250 skulls discovered in clandestine graves, says Mexican official
MEXICO CITY -- The top prosecutor in Mexico’s Gulf coast state of Veracruz confirmed Tuesday that more than 250 skulls have been found over the last several months in what appears to be a drug cartel mass burial ground on the outskirts of the city of Veracruz.
State Prosecutor Jorge Winckler said the clandestine burial pits appear to contain the victims of drug cartels killed years ago.
But the news came as no surprise to Lucia Diaz, one of the mothers of the disappeared whose group is known as Colectivo Solecito.

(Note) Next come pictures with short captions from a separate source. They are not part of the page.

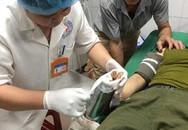 Nghệ An: Dùng máy cưa cắt chiếc máy xay thịt cuốn tay người phụ nữ vào trong
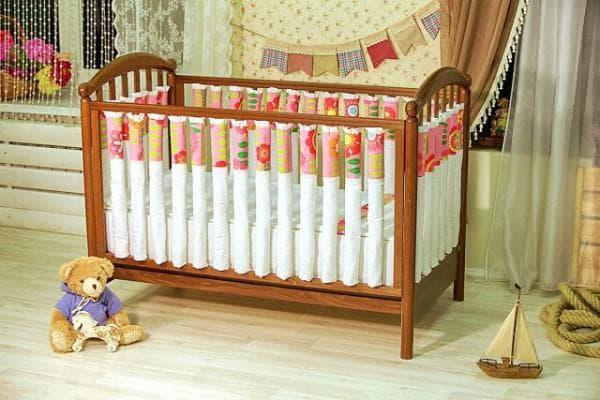 бампер в кроватку для новорожденных для безопасности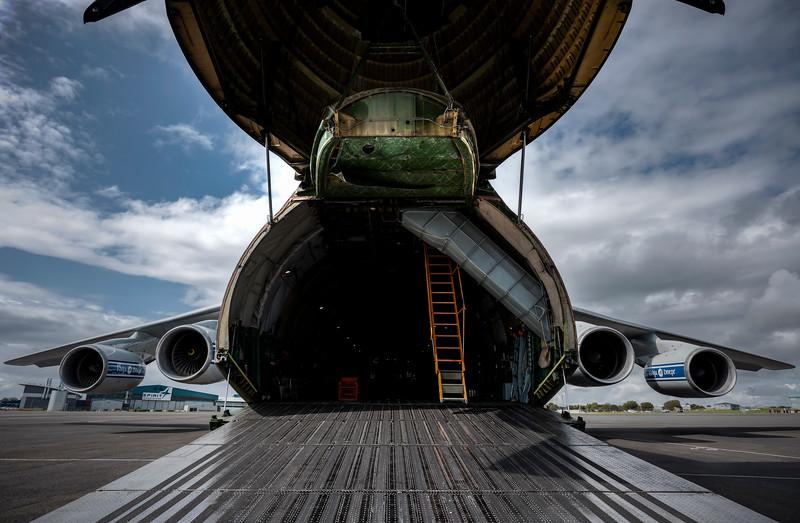 Antonov_Colour_015_L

The mothers pushed authorities to investigate the fields where the skulls were found, because they suspected more than a year ago that the wooded area known as Colinas de Santa Fe was a clandestine burial ground.
In the face of authorities’ inaction, the activists themselves went out in to the fields starting in August 2016, sinking rods into the ground to detect the telltale odor of decomposition, and then digging.
When they find what they believe are burial pits, they alert authorities, who carry out the final excavations.
“We dig holes, but we try not to touch the remains,” Diaz said, because DNA may be the only hope of identifying the dead and touching the bones might contaminate them.
So far, Diaz said, searchers have found about 125 pits that contain about 253 bodies. Nobody knows when the burials began, but Diaz said some were quite recent.
“Some of the bodies had a lot of connective tissue. You could see an ear, or recognize part of a face,” she said.
Winckler, in the first official recognition, seemed to say the burials occurred before the new state administration took office in December.
“For many years, the drug cartels disappeared people and the authorities were complacent,” Winckler said In an interview with the Televisa network, in apparent reference to the administration of fugitive former Gov. Javier Duarte and his predecessors.
Duarte resigned as governor two months before his term ended last year and disappeared. He faces charges that include money laundering and organized crime and officials have accused him thoroughly looting state coffers. Winckler said that resources needed for DNA tests in criminal investigation had vanished, leaving officials to depend on help from the federal government and groups such as the Red Cross.
So far only two sets of remains - a police detective and his assistant - have been identified, Winckler said.
The prosecutor said excavations have covered only a third of the lot where the skulls were found, and more people may be buried there.
“I cannot imagine how many more people are illegally buried there,” Winckler said, noting the state has reports of about 2,400 people who are still missing.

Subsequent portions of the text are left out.